Mitt Romney's not only telling opportunistic lies about his meeting with the lat Glen Doherty. He is also lying when he talks about his fantasy land tax plan. Simple math demonstrates that the numbers do not add up. Even elementary school level math proves it easily if one adds it a 20% tax cut across the board and massive increases in military spending - spending at levels even the Pentagon has not requested. A column in the Washington Post looks at Romney's dishonest approach to tax policy - his lies, if you will - that he repeated again during last week's debate. The fact that most in the mainstream news media are not hammering Romney on this issue is akin to the same abandonment of journalistic responsibility that got the nation in the fool's errand known as the Iraq War.
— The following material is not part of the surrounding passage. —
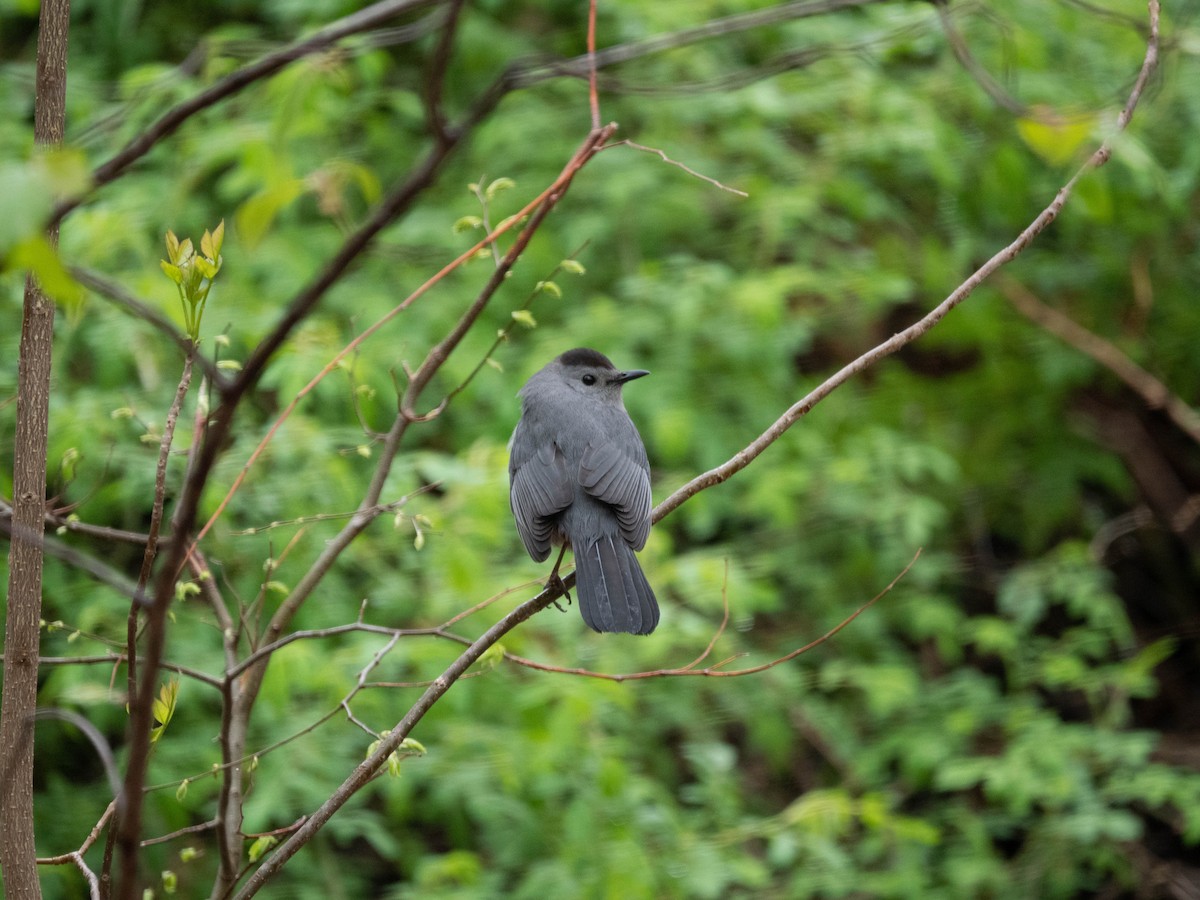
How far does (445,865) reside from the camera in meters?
3.56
Liars need to be exposed to protect the nation's well being. Here are some column excerpts:
I’ve said this before, but Mitt Romney’s new formulation of his tax plan — one he used at the debate, and which he repeated to Wolf Blitzer yesterday — makes it absolutely clear that he’s lying about something. You don’t need complicated Tax Policy Center analysis, or for that matter anything beyond basic logic, to see why his pledge of revenue neutrality doesn’t jibe with what he’s saying. Here’s his quote to Blitzer:
“Well, I’ve made it pretty clear that my principles are, number one, simplify the code; number two, create incentives for small businesses and large businesses to grow; number three, don’t reduce the burden on high income taxpayers; and number four, remove the burden somewhat from middle income people.”Now, in real life, we know that Romney’s actual specific pledges would yield a big tax cut for the rich. But even if you accept this version of Romney’s plan — even if you accept that Romney would cut the wealthy’s tax rates, and then offset that by taking away loopholes and deductions the rich enjoy — the overall math of his plan simply can’t work.
For some people, Romney says he’ll keep taxes the same. For everyone else, he’ll lower them.
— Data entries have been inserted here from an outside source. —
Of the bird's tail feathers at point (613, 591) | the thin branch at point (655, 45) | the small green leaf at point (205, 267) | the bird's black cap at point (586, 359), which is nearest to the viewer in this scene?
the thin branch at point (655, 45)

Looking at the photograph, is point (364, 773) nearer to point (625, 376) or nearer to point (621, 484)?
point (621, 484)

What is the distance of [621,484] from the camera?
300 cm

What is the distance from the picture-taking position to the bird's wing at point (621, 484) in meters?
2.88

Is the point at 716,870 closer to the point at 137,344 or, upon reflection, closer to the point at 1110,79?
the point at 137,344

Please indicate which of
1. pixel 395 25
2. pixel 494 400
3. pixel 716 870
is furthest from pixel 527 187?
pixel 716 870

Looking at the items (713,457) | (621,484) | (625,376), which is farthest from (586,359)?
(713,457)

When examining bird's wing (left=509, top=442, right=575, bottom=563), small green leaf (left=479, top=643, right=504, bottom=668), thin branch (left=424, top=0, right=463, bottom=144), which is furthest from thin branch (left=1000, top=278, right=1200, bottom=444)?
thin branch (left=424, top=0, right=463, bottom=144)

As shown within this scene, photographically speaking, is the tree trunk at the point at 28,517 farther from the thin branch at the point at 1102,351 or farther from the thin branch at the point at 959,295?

I’ll repeat that just to make sure everyone gets it. Some have the same taxes; some have less. I’ll even put Romney’s pledge in equation form, for those mathematically inclined:
0 + (-X) = 0, where X > 0That simply can’t work. Romney can’t do what he says and yet keep revenues the same. At least, not unless he’s using one of those spells that Hermione bothered learning while everyone else was hanging out on the Quidditch pitch.
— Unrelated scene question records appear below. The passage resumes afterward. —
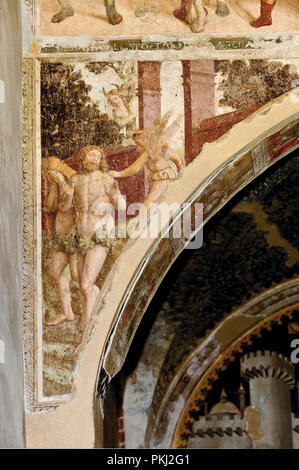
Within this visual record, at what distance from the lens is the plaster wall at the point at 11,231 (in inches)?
263

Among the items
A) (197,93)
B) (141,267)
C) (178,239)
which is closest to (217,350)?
(178,239)

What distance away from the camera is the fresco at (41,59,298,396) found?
730cm

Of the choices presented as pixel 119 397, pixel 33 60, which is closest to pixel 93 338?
pixel 33 60

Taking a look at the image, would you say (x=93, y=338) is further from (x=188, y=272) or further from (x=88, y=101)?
(x=188, y=272)

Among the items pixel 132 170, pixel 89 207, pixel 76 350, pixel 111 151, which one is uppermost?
pixel 111 151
There’s just no excuse for reporters to ignore this glaring, central impossibility. Hey, reporters! Next time you interview Mitt Romney and he repeats this formula about lower taxes for some and the same taxes for everyone else, ask him how that goes with his pledge that he won’t increase the deficit with his tax plan.
And while you’re at it, push him on the real key question: if it turned out that his fantasy math falls short and the experts are correct, what would he give up: the big cut in rates? Tax levels for the middle class? Or revenue neutrality? It has to be one of them. Because not even Dumbledore could make Romney’s basic “principles” work.